Not long after the Salvation Army bell ringers began their volunteer work this morning, Chick-fil-A announced it would no longer be partnering with the beloved and iconic American charity.
The decision from the Atlanta-based restaurant chain, whose core mission is “to glorify God,” came the same day the Salvation Army kicked off its 129th Red Kettle Campaign, an annual initiative synonymous with the holiday season in the U.S.
In fiscal year 2018, Chick-fil-A donated $115,000 to the Salvation Army. But that will be no more, according to a statement released Monday by the quick-service restaurant. The brand plans to “deepen its giving to a smaller number of organizations,” and that no longer includes the 154-year-old Salvation Army.
“We’re saddened to learn that a corporate partner has felt it necessary to divert funding to other hunger, education, and homelessness organizations — areas in which the Salvation Army, as the largest social services provider in the world, is already fully committed,” read a statement from the Salvation Army, according to CNN.
The statement is particularly biting because Chick-fil-A said it was ending the partnership with The Salvation Army in order to focus on “education, homelessness, and hunger.” Clearly, the above statement from the Salvation Army is referencing this fact.
Chick-fil-A seemingly capitulated to backlash from some in the LGBTQ community who feel the franchise’s corporate cash goes to charities opposed to same-sex marriage.

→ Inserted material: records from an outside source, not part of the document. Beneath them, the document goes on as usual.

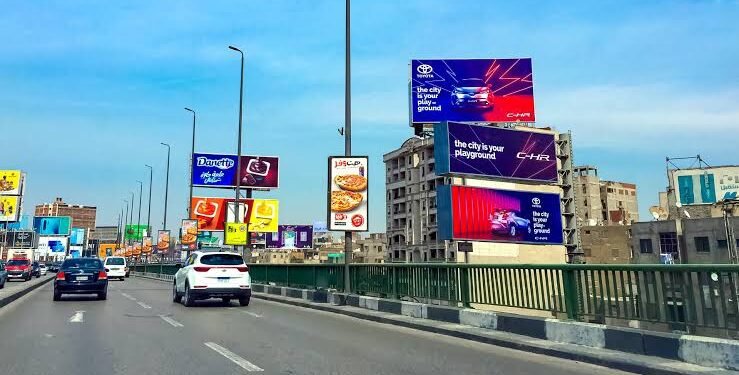 القومي لتنظيم الاعلانات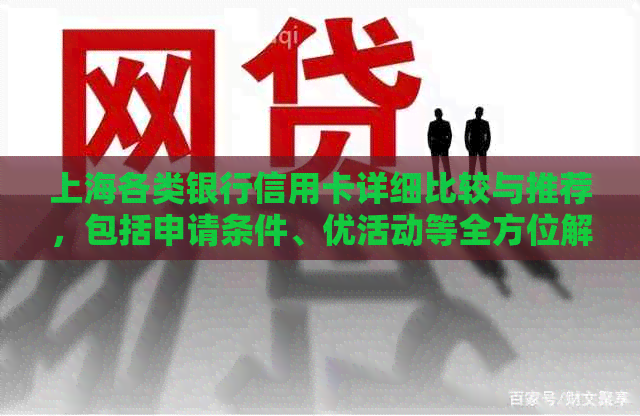 上海各类银行信用卡详细比较与推荐，包括申请条件、优活动等全方位解析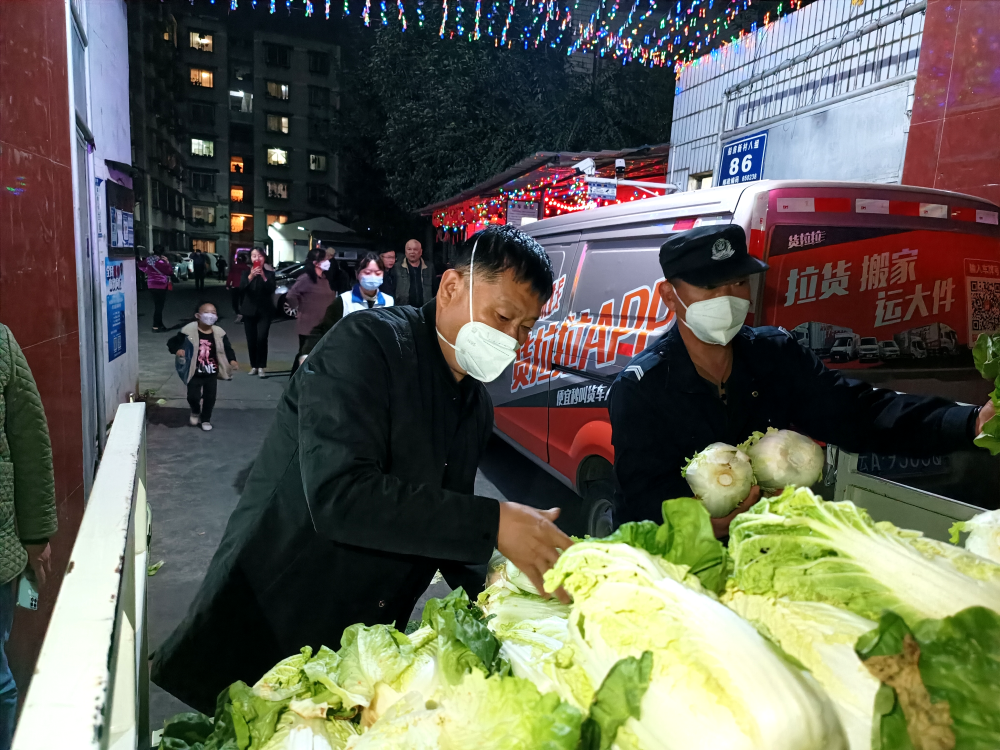 昆明西山发布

The shift comes right after pop singer Ellie Goulding blasted the Salvation Army when some in her fanbase rebuked her for partnering with a charitable organization they have characterized as anti-LGBTQ, an accusation that has also been leveled against Chick-fil-A over the years.
Goulding, for her part, threatened to withdraw her participation in the halftime show during the Dallas Cowboys game on Thanksgiving Day unless the Salvation Army, which benefits from the show, offered a full-throated endorsement of the LGBTQ agenda.

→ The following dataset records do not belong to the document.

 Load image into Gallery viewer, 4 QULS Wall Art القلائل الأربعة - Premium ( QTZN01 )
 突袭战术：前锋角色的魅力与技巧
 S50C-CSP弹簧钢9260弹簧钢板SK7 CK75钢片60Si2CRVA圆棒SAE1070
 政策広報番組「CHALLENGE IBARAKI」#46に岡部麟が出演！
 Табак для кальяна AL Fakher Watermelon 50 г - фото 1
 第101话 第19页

The Salvation Army, despite attacks from the left, has maintained they help all people in need — regardless of their sexual orientation.
“When misinformation is perpetuated without fact, our ability to serve those in need, regardless of sexual orientation, gender identity, religion or any other factor, is at risk,” continued the statement from the Salvation Army. “We urge the public to seek the truth before rushing to ill-informed judgment and greatly appreciate those partners and donors who ensure that anyone who needs our help feels safe and comfortable to come through our doors.”

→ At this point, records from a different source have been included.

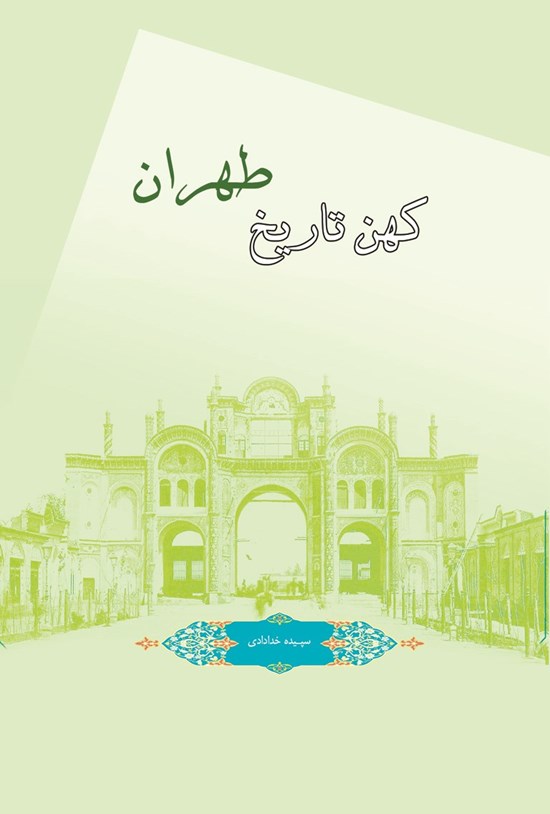 تصویر جلد کتاب کهن تاریخ طهران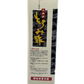 もろみ酢 無加糖 900ml 新里酒造 商品画像（箱左側）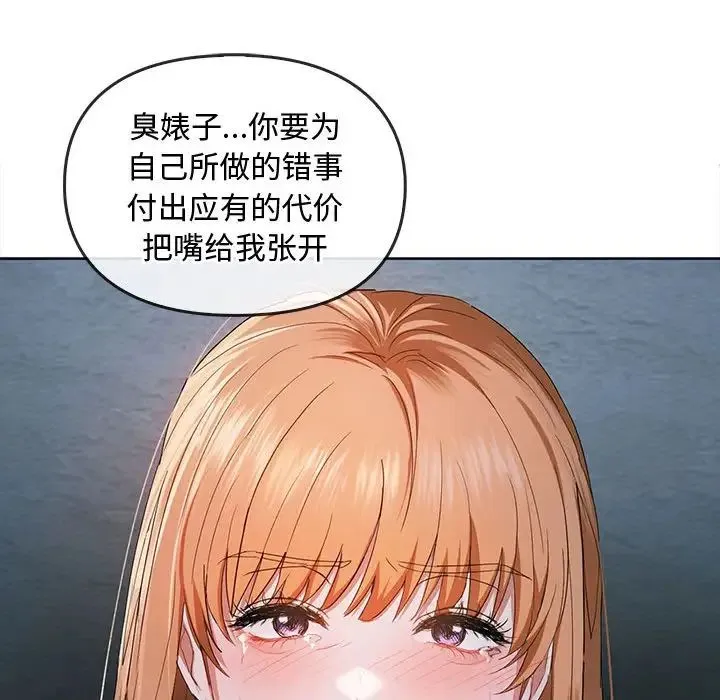 难以克制的欲望 第18話 第136页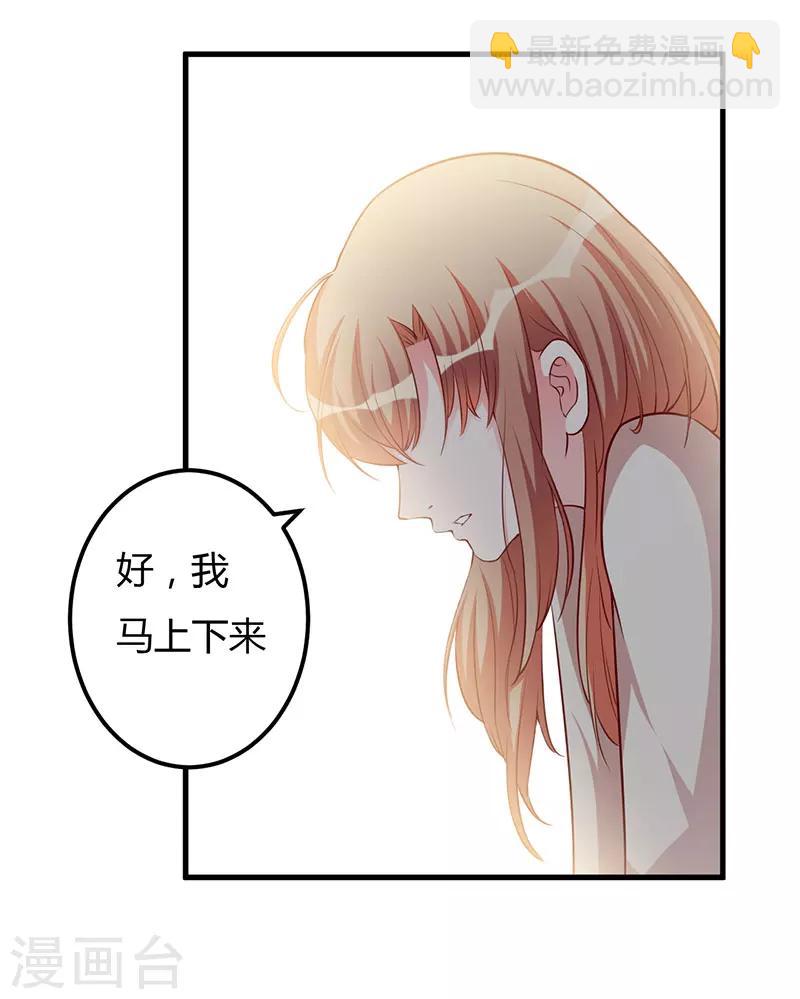 第72话 为什么这么做-第72话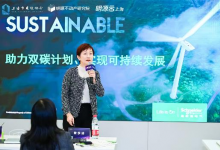 共探城市“減負(fù)”之道  施耐德電氣出席明源云建筑行業(yè)交流會|智能家居業(yè)務(wù)部住宅行業(yè)市場總監(jiān)蔣冬筠分別從公司自身和助力客戶兩個維度進(jìn)行了分享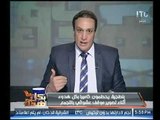 عماد الصديق يكشف تفاصيل واقعة الإعتداء على طاقم برنامج بكل هدوءأثناء التصوير داخل موقف 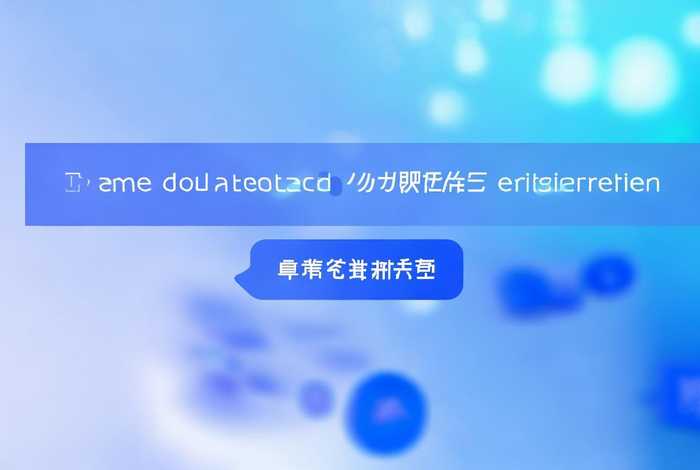 二级域名网站免费申请 二级域名网站免费申请网址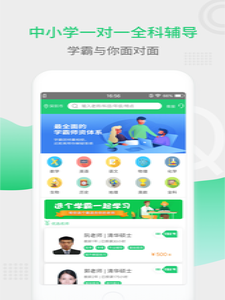 青藤家教2022最新版v0.95
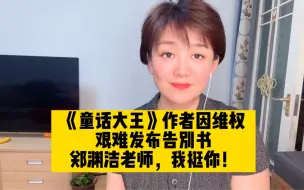 《童话大王》因维权艰难发告别书，知识得不到产权保护谁还会创作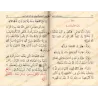 Mutûn Tâlib al-'Ilm - 2ème Niveau [Vérifié par 'Abd al-Muhsin al-Qâsim - Edition Egyptienne]/متون طالب العلم - المستوى الثاني [ت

As for Chick-fil-A, the company has offered no statement specifically mentioning the Salvation Army.
In lieu of donating to major charities like the Salvation Army, Chick-fil-A plans to give larger donations to Junior Achievement USA and Covenant House International and will donate $25,000 to local food banks each time a new franchise location is opened.
Adding insult to injury, Chick-fil-A’s decision to end its partnership with the Salvation Army — which has not been met warmly by those in the conservative community — came around the same time Google and Apple launched holiday partnerships with the beloved charity, offering those who use their mobile pay services the opportunity to donate directly to the faith-based organization.
Faithwire has reached out to Chick-fil-A for comment. If a representative responds to our request, this story will be updated to include those remarks.